$include_dir="/home/hyper-archives/boost/include"; include("$include_dir/msg-header.inc") ?>
From: Vladimir Pozdyayev (pvv_at_[hidden])
Date: 2004-12-22 03:18:29
John Maddock wrote:
> This is an area I want to explore though, if I can get this next lot of code
> out the door, then I'll create a cvs branch to experiment with this, if you
> want to suggest / experiment with a design for the abstract creator in the
> meantime, then go for it.
Finally I got down to refactoring the ANFA code. Take a look at
http://groups.yahoo.com/group/boost/files/anfa-regex/anfa091.zip
(once again, this is not a fullscale regex library... yet)

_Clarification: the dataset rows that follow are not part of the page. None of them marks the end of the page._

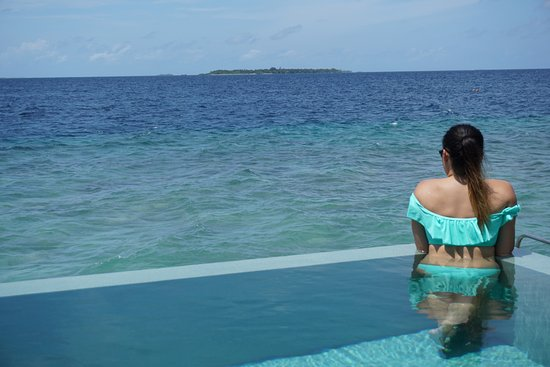 Dusit Thani Maldives: It was handy having our own private pool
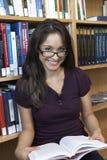 Biblioteca di With Book In della studentessa Fotografia Stock Libera da Diritti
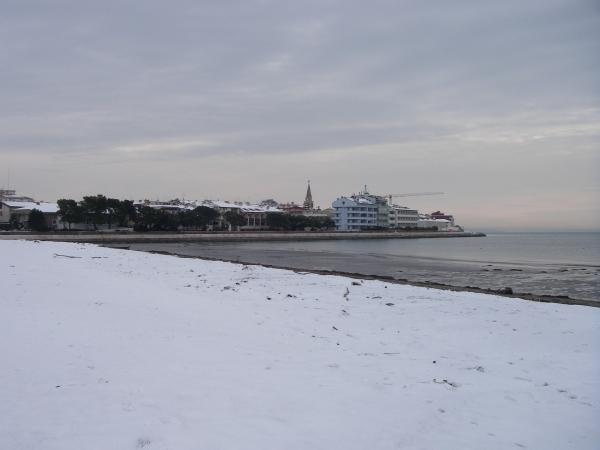 Grado Schnee am Strand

The DESIGN file content is appended to this message.
--
Best regards,
Vladimir Pozdyayev.
----------------------------------------------------------------------
-= Regex Design Issues =-
The core classes.
* charset
Provides "bool operator( character )". Nothing much to say apart
from that, but do see the Charset Issues section.
* charset creator
Supports arbitrary charset expressions (within the limits of a
given set of possible operations). Implementations, however, are
not required to provide _all_ the declared functionality; calls
for unsupported features should result in appropriate exceptions.
Also provides the "void create( charset & )" function which is
used to initialize a charset newly created by "matcher creator".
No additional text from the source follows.